In part I’ve been calling the muse with a howl from the depths of my soul; in part I have been trying to shift every dubious habit I have and burst from the chrysalis of Neuchatel with still damp wings. Talk about invoking a collision between left and right brain! How endearingly misguided {or at least exhaustingly ambitious}! How human.

For Part Two of this adventure I’m thinking just this: keep dancing and try not to lose your shoes.

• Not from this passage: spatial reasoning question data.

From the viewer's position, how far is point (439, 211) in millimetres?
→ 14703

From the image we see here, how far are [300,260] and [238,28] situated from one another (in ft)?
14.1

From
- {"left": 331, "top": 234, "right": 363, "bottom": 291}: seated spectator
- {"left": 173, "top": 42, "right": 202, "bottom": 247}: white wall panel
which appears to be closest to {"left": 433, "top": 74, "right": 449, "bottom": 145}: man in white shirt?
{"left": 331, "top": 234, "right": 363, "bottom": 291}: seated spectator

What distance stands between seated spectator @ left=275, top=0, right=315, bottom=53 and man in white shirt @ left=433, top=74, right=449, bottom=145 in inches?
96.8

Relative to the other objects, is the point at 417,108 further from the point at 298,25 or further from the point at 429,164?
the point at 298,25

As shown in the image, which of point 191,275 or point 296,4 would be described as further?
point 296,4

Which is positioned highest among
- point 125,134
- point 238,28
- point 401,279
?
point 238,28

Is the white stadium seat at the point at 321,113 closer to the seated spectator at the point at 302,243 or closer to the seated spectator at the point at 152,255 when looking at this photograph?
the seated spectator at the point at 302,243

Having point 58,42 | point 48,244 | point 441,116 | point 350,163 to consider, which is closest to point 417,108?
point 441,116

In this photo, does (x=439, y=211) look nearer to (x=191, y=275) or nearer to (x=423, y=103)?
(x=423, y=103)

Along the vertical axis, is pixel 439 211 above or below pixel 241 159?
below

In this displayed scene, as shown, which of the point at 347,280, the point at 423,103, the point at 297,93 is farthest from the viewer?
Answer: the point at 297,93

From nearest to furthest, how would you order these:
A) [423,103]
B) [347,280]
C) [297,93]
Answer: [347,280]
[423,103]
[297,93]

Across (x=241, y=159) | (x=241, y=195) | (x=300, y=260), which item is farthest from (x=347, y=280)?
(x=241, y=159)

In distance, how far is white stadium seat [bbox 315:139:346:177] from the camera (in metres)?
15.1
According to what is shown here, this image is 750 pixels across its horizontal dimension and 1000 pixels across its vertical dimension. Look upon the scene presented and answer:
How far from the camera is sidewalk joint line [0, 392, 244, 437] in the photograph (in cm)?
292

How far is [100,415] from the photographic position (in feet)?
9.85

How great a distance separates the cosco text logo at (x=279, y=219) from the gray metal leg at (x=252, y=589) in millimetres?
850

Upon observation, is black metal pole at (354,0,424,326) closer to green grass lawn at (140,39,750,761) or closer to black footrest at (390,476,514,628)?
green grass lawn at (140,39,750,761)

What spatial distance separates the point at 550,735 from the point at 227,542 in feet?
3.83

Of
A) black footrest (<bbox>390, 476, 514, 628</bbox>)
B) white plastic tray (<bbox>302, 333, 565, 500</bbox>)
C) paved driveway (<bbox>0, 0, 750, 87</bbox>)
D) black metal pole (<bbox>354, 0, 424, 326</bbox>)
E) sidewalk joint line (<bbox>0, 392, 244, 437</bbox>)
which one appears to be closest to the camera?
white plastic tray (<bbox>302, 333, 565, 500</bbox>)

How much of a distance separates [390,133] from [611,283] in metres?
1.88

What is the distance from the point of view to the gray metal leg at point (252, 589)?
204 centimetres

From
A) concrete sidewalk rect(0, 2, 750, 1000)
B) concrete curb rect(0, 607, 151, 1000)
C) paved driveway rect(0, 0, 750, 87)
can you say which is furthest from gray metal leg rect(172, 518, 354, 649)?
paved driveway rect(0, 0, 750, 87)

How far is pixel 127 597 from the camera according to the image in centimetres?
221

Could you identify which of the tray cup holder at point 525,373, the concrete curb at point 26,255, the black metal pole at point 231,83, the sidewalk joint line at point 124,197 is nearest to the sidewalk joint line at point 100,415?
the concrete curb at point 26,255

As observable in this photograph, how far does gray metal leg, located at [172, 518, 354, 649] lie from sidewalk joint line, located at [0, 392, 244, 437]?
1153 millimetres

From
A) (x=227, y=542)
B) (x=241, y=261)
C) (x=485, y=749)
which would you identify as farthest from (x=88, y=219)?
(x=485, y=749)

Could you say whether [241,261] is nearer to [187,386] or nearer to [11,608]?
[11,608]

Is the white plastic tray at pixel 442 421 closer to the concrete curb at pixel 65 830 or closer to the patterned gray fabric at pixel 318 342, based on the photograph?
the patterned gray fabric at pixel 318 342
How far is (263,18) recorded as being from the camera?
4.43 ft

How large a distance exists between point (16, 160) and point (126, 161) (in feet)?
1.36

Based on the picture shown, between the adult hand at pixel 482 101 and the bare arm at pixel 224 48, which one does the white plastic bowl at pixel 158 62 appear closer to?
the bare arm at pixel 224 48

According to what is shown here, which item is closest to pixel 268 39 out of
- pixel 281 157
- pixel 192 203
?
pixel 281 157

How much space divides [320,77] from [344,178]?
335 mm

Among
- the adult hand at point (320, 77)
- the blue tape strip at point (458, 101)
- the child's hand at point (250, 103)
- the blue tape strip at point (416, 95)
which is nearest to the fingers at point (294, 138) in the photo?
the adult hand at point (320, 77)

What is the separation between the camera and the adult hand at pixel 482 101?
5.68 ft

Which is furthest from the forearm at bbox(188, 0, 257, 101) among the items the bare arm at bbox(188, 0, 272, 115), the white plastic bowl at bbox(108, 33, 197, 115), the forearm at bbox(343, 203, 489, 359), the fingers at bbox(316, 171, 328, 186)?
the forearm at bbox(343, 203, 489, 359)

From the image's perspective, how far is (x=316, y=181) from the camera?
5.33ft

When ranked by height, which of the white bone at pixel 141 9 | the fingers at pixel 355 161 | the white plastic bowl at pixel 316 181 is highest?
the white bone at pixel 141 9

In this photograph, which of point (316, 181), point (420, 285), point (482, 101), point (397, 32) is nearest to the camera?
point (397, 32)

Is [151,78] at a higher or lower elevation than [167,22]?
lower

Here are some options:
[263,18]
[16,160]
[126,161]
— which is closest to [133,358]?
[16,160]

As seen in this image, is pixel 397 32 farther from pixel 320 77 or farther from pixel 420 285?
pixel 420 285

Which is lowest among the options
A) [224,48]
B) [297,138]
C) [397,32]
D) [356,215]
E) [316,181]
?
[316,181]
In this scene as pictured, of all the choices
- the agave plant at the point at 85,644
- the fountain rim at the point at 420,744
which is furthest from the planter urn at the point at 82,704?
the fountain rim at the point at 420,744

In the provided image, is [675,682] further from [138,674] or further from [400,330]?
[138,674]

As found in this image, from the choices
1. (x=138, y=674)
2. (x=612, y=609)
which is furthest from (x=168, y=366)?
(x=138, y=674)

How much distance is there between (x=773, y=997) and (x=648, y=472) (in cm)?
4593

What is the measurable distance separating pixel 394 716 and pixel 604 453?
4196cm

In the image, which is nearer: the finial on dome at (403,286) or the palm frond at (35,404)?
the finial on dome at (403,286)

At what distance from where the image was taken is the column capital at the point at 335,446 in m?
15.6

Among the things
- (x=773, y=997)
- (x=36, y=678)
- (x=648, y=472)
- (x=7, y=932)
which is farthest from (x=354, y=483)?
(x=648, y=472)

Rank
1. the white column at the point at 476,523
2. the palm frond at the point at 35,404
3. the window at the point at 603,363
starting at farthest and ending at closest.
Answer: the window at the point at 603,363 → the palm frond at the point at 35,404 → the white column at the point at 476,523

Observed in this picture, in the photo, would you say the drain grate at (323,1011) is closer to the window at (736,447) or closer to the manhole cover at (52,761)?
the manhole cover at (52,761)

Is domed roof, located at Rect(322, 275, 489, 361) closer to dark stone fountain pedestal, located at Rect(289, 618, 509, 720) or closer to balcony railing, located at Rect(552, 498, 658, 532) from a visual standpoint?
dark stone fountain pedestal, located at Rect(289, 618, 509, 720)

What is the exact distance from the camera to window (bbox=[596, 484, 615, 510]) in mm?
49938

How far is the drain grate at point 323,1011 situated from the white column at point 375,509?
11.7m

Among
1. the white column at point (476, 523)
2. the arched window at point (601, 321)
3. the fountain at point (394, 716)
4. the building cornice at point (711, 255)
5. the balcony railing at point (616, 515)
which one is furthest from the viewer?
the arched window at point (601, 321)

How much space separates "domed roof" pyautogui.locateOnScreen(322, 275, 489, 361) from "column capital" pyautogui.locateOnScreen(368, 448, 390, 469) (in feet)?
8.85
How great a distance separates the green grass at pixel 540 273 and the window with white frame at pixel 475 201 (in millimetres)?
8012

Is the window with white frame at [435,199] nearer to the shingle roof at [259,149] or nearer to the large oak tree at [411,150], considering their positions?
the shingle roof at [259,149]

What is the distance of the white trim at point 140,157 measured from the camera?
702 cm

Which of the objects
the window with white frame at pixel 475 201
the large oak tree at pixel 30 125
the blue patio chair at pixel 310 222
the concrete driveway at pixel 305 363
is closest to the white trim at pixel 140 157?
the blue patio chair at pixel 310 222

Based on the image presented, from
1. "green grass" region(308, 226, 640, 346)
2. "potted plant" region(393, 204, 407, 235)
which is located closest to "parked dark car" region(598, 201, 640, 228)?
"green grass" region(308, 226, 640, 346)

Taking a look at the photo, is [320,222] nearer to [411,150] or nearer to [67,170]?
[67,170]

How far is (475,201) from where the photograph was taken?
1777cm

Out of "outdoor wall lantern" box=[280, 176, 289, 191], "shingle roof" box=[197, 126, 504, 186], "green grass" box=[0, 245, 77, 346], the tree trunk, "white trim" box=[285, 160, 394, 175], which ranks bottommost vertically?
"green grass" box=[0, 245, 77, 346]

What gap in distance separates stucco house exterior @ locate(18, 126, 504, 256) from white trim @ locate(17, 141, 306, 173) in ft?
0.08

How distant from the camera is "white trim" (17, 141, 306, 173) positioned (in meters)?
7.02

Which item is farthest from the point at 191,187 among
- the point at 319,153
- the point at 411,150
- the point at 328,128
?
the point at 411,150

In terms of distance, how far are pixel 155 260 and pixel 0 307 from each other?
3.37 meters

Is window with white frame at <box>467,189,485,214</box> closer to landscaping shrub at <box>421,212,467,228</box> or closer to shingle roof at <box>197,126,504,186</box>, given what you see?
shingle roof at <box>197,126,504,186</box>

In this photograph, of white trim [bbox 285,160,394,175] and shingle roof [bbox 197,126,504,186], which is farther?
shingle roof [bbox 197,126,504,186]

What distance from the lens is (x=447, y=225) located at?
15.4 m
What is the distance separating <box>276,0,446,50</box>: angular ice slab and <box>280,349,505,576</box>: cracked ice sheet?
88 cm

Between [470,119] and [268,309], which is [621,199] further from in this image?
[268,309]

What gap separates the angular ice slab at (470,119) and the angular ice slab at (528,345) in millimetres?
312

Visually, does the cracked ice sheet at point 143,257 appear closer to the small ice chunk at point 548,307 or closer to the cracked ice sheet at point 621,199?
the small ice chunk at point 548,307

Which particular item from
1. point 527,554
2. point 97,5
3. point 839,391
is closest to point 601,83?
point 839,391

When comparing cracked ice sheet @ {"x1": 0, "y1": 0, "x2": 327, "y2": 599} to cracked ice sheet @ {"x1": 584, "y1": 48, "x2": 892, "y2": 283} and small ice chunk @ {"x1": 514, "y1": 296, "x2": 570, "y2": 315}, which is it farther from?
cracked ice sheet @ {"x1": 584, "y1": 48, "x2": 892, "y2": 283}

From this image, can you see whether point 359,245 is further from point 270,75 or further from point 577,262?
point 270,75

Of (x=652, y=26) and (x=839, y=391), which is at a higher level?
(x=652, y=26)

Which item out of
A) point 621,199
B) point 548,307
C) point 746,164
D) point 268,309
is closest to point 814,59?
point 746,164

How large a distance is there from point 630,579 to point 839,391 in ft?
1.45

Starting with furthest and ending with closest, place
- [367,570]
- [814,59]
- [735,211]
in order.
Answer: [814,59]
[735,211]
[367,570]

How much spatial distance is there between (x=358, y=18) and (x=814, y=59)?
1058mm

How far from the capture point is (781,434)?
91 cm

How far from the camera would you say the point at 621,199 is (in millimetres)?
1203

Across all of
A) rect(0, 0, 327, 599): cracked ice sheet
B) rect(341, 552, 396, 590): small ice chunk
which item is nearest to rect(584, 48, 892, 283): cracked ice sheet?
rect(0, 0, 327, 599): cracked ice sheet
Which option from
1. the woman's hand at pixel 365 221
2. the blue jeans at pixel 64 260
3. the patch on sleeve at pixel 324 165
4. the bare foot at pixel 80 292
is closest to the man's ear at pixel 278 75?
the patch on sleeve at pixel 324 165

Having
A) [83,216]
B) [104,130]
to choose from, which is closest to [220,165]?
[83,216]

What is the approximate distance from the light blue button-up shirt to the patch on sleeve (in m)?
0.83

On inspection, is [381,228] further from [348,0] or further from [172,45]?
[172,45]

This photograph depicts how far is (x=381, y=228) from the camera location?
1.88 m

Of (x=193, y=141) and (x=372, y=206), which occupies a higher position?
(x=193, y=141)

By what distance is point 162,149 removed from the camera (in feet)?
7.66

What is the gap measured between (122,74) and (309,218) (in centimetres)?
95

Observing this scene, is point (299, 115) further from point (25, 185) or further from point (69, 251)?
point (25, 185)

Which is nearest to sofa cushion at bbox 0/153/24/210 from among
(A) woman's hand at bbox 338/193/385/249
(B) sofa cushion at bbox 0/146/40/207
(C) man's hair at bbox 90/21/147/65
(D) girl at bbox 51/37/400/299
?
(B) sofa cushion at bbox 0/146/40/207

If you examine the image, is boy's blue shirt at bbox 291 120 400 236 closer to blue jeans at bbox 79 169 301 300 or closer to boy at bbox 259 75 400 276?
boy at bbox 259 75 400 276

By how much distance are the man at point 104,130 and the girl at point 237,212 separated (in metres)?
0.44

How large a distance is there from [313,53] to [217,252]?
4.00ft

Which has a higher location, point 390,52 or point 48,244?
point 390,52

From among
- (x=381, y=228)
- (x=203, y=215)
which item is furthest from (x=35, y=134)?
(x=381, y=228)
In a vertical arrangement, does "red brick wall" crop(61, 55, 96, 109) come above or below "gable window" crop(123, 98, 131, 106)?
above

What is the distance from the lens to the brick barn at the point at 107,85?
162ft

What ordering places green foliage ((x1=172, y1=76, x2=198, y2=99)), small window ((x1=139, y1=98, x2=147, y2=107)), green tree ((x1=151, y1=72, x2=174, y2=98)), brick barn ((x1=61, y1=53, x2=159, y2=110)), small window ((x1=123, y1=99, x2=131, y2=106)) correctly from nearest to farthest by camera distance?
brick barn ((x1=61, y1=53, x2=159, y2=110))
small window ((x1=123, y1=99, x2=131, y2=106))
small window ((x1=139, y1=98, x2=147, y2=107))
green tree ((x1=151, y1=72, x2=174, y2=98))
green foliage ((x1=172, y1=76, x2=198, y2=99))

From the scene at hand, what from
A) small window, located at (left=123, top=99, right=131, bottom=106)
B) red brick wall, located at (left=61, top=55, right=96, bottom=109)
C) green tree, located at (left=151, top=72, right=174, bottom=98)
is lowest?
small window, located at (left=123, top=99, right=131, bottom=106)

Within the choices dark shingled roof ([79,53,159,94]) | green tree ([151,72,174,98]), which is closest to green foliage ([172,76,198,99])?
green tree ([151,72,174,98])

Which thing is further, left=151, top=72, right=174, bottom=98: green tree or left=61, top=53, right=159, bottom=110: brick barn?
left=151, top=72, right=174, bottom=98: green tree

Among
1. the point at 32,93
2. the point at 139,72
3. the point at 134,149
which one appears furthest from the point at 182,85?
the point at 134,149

So far, what I treasure most from this time is a souvenir, but it’s not a pennant made of felt or a tiny, velvet fringed pillow. It does not bear the name of a far away land in hand-painted letters.
If you shook it, it would not swirl with snow.


It’s a souvenir in the French sense, to remember : I’ve had it all along.
It looks something like a petit artichaut, and it’s full of mystery.
{that’s for you, Mom.}

2 Responses to “~souvenir~”

  1. Noria says:

    I pretty much spent my first couple weeks at the Headlands curled up in a ball. The possibilities, the months unfurling (and at the same time evaporating) before me, the pressure to write! right now!–it was overwhelming at first. And I did have the pumpkin feeling at the end. The transition back to–I don’t want to say real life, because my Headlands life was my real life, just with more pixie dust and better food–so, the transition back to the life where my time is not all mine was not easy.

    Speaking of wet wings, butterflies and moths apparently remember their lives as caterpillars.

    And speaking of vegetables, I took five years of French, and what do I remember? Thanksgiving dinner. Le dindon, puree de pommes de terre, sauce canneberge, haricots vert, petit pois, mais. Never mind that they don’t have Thanksgiving in France.

  2. kim says:

    a bit From Bohemian Rhapsody Deux, inspired by your gorgeous comment:

    “Leaving here is a lot like dying, I think.” I say to Gaelen, “I don’t mean that in a morbid way!” We are lying on the big leather couches at MacDowell and pretending that I’m not leaving in twenty-four hours. “I just mean it goes on without you, time unfurls and you want to be here for it all, it’s so wonderful. But you can’t stay. At some point everyone has to go, that’s the way it is. Like life.” She smiles and nods, but she still has two more weeks, she doesn’t know yet.

    Later, when I am on the outside, back in the world of abrasions, she will call me from the wooden phone booth at the colony and say, “Soon there will be no one left here who misses you.” I will tell her then that I think of it as an alternate universe where forever we loaf by the fire and drink single-malt scotch and Tom plays piano. In my mind, I can always return there.